Though the news comes as no surprise, it has now been made official: SpaceX will build their commercial space launch site at Boca Chica Beach in Brownsville, Texas. The deal, which came via a press release from Texas Governor Rick Perry’s office on Aug. 4, is contingent upon final approval of local agreements and receipt of additional required permits, but those issues aside south Texas can now look forward to watching Falcons fly to space from their shores, bringing 300 new long-term jobs to the area with them.
“Texas has been on the forefront of our nation’s space exploration efforts for decades, so it is fitting that SpaceX has chosen our state as they expand the frontiers of commercial space flight,” said Gov. Perry. “In addition to growing the aerospace industry in Texas, SpaceX’s facility will provide a myriad opportunities for STEM education in South Texas, and inspire a new generation of Texas engineers and innovators.”
Just last night SpaceX launched their third commercial mission of 2014 to deliver the AsiaSat-8 satellite to orbit from Cape Canaveral, Fla. The company expects to launch 12 missions a year through 2025 from the new 100-acre seaside launch site in Texas, which lies 17 miles east-northeast of the Brownsville/South Padre Island International Airport and approximately five miles south of South Padre Island. SpaceX will fly both their Falcon-9 v1.1 and Falcon Heavy rockets from Boca Chica Beach for commercial missions, but the company has also emphasized previously that they could launch NASA or government missions from there as well (SpaceX already has a $1.6 billion contract with NASA for 12 ISS resupply missions and is in the process of earning Air Force certification to bid on launch contracts for U.S. government missions).

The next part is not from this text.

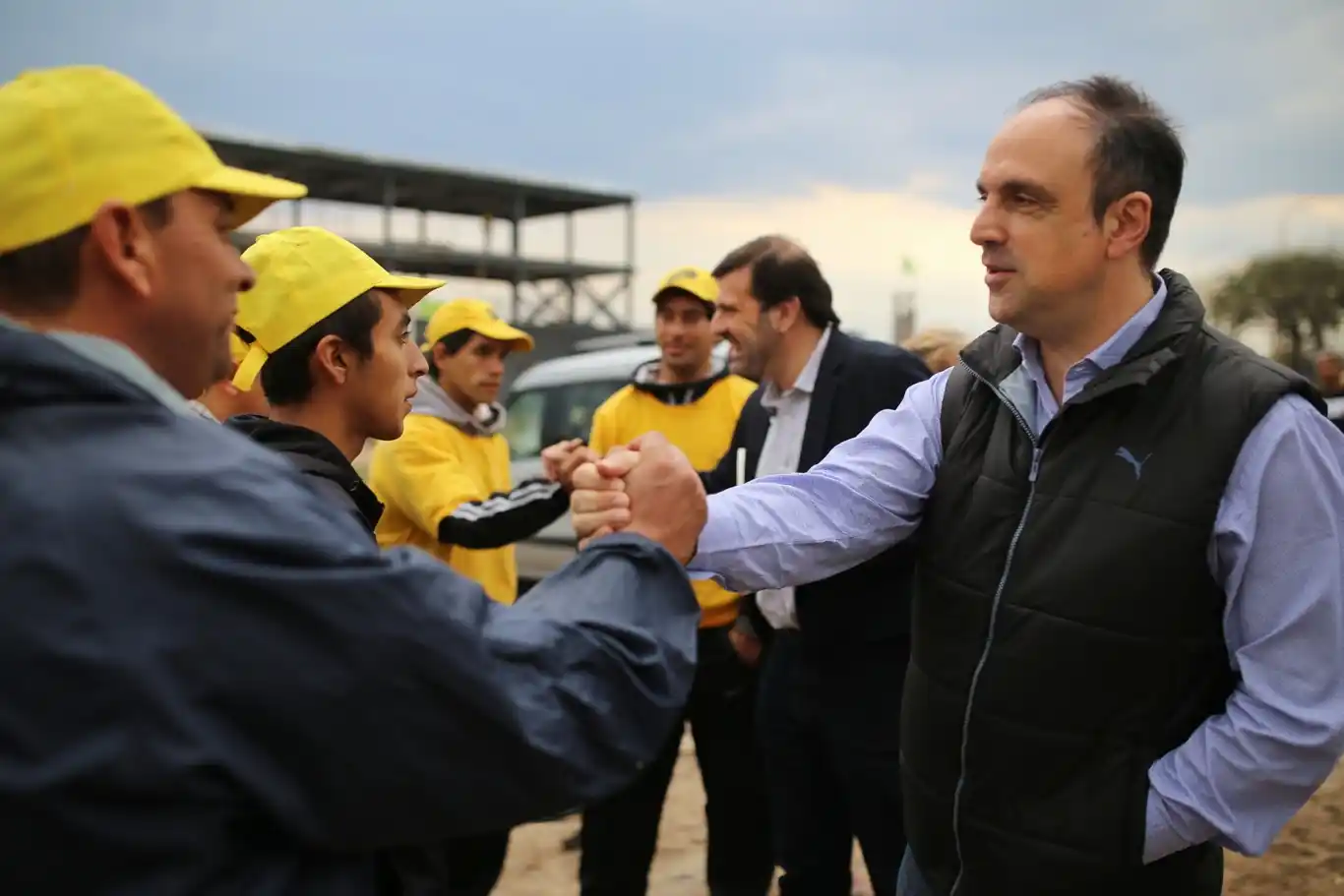 El primer edificio de Escuelas de Trabajo está cada vez más cerca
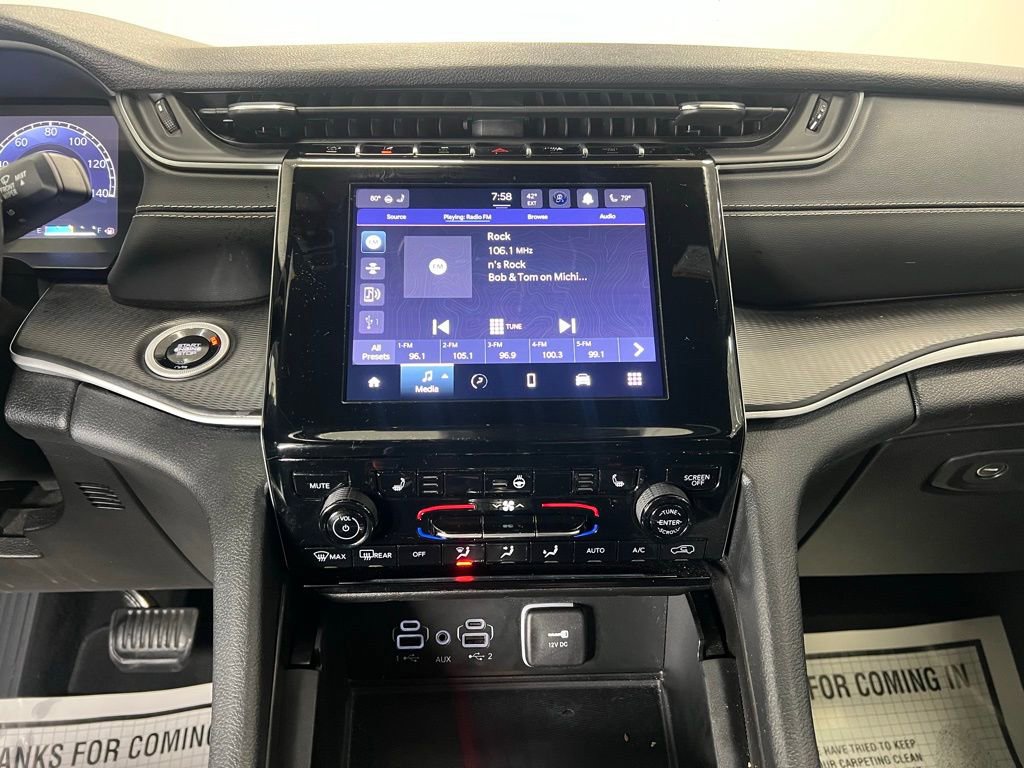 Used 2024 Jeep Grand Cherokee Altitude image 12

“SpaceX is excited to expand our work in Texas with the world’s first commercial launch complex designed specifically for orbital missions. We appreciate the support of Gov. Perry and numerous other federal, state and local officials who have partnered with us to make this vision a reality,” said SpaceX CEO Elon Musk. “In addition to creating hundreds of high tech jobs for the Texas workforce, this site will inspire students, expand the supplier base and attract tourists to the south Texas area.”
The state has offered SpaceX $2.3 million from the Texas Enterprise Fund (TEF), which is one of the state’s most competitive tools to recruit and bolster business, to bring SpaceX’s new commercial rocket launch facility to Brownsville. The facility, once operational, is expected to pump $85 million in capital investment into the local economy. Texas has also offered $13 million from the Spaceport Trust Fund to the Cameron County Spaceport Development Corp. to support the development of infrastructure necessary for establishing the new launch site.
SpaceX plans to invest $73.6 million into making the new launch site a reality.
“What a historical moment for the greater Brownsville region and the State of Texas. It’s the culmination of a dream and a vision that began more than three years ago,” said Brownsville Mayor Tony Martinez. “We will ensure that SpaceX has everything they need in order to be successful in the Greater Brownsville Borderplex. The team effort would have never succeeded but for the immense support of the people of Brownsville, all of its surrounding neighbors and the state – to all of you ‘mil gracias’ and watch us soar.”
The news comes a week after SpaceX’s Dogleg Park LLC submitted an application for a permit to install small solar panels off-grid in the vicinity of the proposed launch control center at Boca Chica Beach, with the contractor for the job being one of Elon Musk’s other companies, Solar City. The Brownsville Economic Development Council also recently submitted an application for a commercial permit to construct a 12,000-square-foot tracking center in connection with the BEDC-SpaceX-University of Texas at Brownsville’s Spacecraft Tracking and Astronomical Research into Giga-Hertz Astrophysical Transient Emission project, also known as STARGATE. The complex would be used to develop, test, and utilize radio frequency technologies for both scientific and commercial purposes, and to track spacecraft.
According to the FAA’s final environmental impact statement for the Texas launch site: “All launch trajectories would be to the east over the Gulf of Mexico. The majority of launches would be conducted between the hours of 7:00 a.m. and 7:00 p.m. However, there could be one nighttime launch per year. The FAA would likely issue launch specific licenses for the first few years of operation of the exclusive launch site. SpaceX may then apply for a launch operator license, which lasts for five years and covers the same family of vehicles.”
Facility and infrastructure construction at the control center area, which will be located two miles west of the launch site, would include the following:
- Two launch control center buildings
- Two payload processing facilities
- Launch vehicle processing hangar
- Two radio frequency transmitter/receivers
- Generators and diesel storage facilities
- Roads, parking areas, fencing, security, lighting, and utilities
- A satellite fuels storage facility
Local law enforcement and the U.S. Coast Guard will work with SpaceX to carry out unmanned aerial surveillance, manned aerial surveillance, beach sweeps via ATVs and SUVs, and boat patrols offshore to ensure that any unauthorized persons, vessels, trains, aircraft, or other vehicles are not within the hazard area on launch days.
SpaceX expects to conduct their first launch from Boca Chica Beach, Texas, in 2016.